By Elise Nakhnikian
When it comes to telling the story of a real person’s life, it takes a great fiction film to beat a good documentary. And since The Times of Harvey Milk was good enough to earn an Oscar, you have to wonder just why we need director Gus Van Sant and screenwriter Dustin Lance Black’s flatfooted Milk.
One of the best things about Milk is its use of documentary footage. In the silent, black-and-white opener, furtive men in what appears to be the ‘50s carefully shade their faces from the camera while mingling in gay bars or getting stuffed into paddy wagons. It’s a chilling introduction to the gay experience as it was first encountered by Harvey Milk, who was born in 1930.
Milk shows Milk (Sean Penn) only briefly as a closeted middle-aged businessman in his native New York, but Penn’s delicately calibrated acting lets us appreciate the sense of liberation Milk must have felt after moving to San Francisco in the early ‘70s. Indulging his own interest in photography while running a camera shop in the Castro with his beautiful boyfriend, Scott (James Franco), Milk became a pony-tailed, blue-jeaned bohemian – and found himself at the center of a fledgling gay-rights movement.

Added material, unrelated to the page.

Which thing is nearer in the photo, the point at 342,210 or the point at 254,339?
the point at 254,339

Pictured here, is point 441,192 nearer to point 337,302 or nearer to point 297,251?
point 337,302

After jumping around in time a bit, the movie soon settles into chronological order. Milk organizes his gay friends and customers to boycott the Castro’s gay-unfriendly businesses and then moves on to bigger political battles, rallying gays to help the Teamsters boycott Coors beer and launching a campaign for city supervisor. Somewhere along the line, he becomes the self-styled “Mayor of Castro Street” and begins running for elected office (it took him several tries to win a city supervisor slot), fueled by the conviction that gay people need political representation just like any other minority group. “If you help elect to the central committee and other offices more gay people, that gives a green light to all who feel disenfranchised,” he says in a moving signature speech that’s reenacted in the film.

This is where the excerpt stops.